**What you are asked to do**. Continue the Rust crate nominations from the point where they end.

Self nomination of hifitime, currently in version 3.1 (and no-std for most).
It's a high fidelity time management library that guarantees exactly one nanosecond precision for 32,768 years before 01 January 1900 and 32,767 years after that 01 January 1900. It supports several time systems: TAI, UTC, ET, TDB, and GPS time. It also includes high precision duration calculations like let dur: Duration = 23.hours() + 14.minutes();, so adding time zone support should straight forward. All epochs are stored in TAI under the hood in just 80 bits!
I'd like to nominate the ttrpc crate, which implements "GRPC for low-memory environments." More information on the ttrpc protocol is available alongside the Go implementation.
I'd like to self-nominate shuttle a crate that uses traits and annotations to configure your backend deployment - including databases. shuttle lets you deploy Rust apps with a single Cargo command
Self-ish nominating rustdoc-types, which contains the types to deserialize the output of rustdoc --output-format json, allowing programatic access to a crates API without having to use all of rustc or rust-analyzer.
Build concurrent and multi-stage data ingestion and data processing
pipelines with Rust+Tokio. TokioSky allows developers to consume data efficiently
from different sources, known as producers, such as Apache Kafka and others.
inspired by elixir broadway
This is a fun little crate I used while testing that just provides different ways to crash a program. I published it in case it might be useful for other people, but mostly because I liked the name.
I want to self-nominate pgfplots. This is a Rust library to generate publication-quality figures. It is still WIP, but can currently generate multiple types of plots (virtually accepting any LaTeX's pgfplots key).
Thanks to the tectonic crate, you can even generate high-quality plots without having a LaTeX distribution installed in your system.
I'd like to put in a self-plug for aliri_braid. It's a crate than enables the easy and ergonomic creation of strongly-typed newtype wrappers around string values, supporting multiple string-like types, including the standard String, SmartString (for small-string optimizations), ByteString (for Bytes-backed strings), and more.

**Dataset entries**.
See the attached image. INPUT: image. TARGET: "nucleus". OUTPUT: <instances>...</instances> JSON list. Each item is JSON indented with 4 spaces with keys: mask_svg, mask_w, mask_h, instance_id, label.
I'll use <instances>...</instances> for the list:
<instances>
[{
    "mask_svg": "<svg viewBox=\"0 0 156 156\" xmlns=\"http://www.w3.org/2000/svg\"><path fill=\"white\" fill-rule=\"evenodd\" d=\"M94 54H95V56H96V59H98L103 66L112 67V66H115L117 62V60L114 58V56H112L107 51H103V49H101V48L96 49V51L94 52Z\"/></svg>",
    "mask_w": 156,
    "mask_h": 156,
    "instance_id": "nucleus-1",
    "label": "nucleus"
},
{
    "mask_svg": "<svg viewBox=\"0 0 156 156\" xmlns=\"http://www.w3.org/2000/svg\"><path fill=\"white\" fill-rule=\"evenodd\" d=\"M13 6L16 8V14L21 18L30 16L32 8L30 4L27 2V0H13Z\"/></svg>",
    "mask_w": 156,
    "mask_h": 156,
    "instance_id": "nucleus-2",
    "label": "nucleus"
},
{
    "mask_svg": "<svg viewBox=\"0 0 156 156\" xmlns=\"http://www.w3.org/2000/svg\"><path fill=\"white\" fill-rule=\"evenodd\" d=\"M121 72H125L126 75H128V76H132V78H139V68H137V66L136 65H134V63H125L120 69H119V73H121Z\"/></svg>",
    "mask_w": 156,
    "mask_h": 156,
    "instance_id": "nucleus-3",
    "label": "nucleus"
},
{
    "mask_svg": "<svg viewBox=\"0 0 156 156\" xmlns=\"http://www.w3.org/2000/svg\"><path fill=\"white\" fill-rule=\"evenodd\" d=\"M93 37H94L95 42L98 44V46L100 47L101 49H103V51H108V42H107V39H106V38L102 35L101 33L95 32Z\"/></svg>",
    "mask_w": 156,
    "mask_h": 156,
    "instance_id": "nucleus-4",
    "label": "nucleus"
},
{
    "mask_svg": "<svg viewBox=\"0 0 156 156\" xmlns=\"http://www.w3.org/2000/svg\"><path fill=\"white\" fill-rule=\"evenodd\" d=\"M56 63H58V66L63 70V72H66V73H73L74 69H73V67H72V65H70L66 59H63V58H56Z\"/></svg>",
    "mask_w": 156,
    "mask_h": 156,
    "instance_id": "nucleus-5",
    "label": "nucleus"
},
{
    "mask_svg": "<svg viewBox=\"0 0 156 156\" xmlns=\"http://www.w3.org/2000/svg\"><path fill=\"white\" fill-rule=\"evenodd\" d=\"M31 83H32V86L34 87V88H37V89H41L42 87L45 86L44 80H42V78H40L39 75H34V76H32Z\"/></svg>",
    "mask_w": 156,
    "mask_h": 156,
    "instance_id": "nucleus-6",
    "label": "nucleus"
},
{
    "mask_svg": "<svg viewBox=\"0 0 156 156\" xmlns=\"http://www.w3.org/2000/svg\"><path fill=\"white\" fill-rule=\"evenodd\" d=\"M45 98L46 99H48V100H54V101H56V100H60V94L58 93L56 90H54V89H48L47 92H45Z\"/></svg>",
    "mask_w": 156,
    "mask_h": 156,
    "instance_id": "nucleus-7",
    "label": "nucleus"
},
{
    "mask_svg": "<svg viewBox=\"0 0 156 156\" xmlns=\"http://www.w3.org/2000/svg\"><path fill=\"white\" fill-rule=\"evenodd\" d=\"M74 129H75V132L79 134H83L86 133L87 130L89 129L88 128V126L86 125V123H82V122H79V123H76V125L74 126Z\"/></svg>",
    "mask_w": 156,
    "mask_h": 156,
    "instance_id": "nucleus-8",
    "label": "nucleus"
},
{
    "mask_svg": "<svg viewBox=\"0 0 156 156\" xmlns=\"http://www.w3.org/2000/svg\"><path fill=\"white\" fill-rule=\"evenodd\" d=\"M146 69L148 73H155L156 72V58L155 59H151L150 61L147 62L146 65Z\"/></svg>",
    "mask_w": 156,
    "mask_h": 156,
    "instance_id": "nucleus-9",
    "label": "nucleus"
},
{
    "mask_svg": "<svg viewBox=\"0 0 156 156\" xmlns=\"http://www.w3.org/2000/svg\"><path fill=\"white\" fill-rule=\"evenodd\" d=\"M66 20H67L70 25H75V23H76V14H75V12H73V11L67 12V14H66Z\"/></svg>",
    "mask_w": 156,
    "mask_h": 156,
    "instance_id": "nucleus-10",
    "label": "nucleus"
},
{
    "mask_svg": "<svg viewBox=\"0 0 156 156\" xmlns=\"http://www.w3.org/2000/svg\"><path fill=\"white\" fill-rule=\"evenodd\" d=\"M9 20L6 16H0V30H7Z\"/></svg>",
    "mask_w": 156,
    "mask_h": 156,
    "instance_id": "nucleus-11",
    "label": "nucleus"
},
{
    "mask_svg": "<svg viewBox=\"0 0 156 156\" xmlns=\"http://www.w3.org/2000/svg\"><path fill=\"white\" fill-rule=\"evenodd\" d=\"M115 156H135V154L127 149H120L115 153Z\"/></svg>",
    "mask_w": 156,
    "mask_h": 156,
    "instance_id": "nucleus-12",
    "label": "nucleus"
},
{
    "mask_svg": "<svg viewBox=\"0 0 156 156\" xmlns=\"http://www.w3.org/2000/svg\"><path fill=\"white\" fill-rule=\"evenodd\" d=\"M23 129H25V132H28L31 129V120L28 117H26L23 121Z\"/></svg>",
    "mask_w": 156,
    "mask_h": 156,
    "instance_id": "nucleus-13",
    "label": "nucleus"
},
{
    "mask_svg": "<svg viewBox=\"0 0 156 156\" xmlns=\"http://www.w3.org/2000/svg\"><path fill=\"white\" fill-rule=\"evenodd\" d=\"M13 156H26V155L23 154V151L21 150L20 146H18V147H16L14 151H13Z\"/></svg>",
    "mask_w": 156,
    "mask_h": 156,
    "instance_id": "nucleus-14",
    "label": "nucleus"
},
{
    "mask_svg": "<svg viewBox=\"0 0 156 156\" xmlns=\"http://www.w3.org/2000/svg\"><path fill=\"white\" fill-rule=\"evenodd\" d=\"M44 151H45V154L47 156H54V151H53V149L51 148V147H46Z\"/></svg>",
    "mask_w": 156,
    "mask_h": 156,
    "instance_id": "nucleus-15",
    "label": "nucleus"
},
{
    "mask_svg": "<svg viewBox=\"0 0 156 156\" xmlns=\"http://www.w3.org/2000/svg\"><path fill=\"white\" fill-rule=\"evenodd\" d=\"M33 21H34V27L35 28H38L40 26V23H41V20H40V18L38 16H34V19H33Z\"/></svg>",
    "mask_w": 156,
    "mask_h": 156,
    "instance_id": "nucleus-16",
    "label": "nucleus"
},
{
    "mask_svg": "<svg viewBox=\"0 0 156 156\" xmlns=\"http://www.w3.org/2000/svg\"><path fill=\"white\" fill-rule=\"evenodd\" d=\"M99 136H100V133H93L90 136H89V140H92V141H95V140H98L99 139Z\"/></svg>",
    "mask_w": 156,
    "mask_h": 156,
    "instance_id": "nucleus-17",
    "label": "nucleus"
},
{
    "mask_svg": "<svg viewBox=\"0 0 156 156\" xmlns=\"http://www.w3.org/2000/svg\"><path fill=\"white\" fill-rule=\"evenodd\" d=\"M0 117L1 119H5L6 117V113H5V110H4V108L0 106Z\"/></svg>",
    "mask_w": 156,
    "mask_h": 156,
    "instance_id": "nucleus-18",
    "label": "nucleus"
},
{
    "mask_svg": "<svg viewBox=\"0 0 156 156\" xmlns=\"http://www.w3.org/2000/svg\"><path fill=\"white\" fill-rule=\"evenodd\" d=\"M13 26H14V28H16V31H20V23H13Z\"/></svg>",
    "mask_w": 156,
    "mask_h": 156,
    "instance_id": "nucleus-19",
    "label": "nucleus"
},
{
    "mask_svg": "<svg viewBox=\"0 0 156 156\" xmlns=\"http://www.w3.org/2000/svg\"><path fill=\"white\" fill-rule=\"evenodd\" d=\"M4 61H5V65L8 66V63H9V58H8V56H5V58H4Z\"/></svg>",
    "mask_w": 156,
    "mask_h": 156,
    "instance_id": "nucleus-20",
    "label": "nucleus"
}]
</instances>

**Answer to this problem**.
Examples of usage and the generated impls and documentation can be found on the sibling aliri_braid_examples crate.
I'd like to (somewhat) self-plug error-stack. It's a new error-handling library which lets you efficiently attach any arbitrary (thread-safe) data to the Err arm of a Result. And before you ask why we wrote yet another error library we've got the answers in this post which goes through some of the philosophy. It's gotten some really positive feedback already and we think it'll be really helpful to a lot of people!
(Also small shout-out, it's based on some of the really cool work being done in core with the Provider API)
I'd like to nominate TicKV (Tiny Circular Key Value). It's a small file system allowing key value pairs to be stored in Flash Memory. It doesn't require any dependencies and works with no_std
It's designed to allow embedded Rust applications to store data in flash, while maintaining loss resilience, wear leveling and a low memory and storage overhead. It even allows the tests to be run on your host machine, so it can be developed locally, which is pretty cool!
I nominate cap-std, a version of standard library designed to support capability-based security. Currently it seems to be mostly focused on file system access.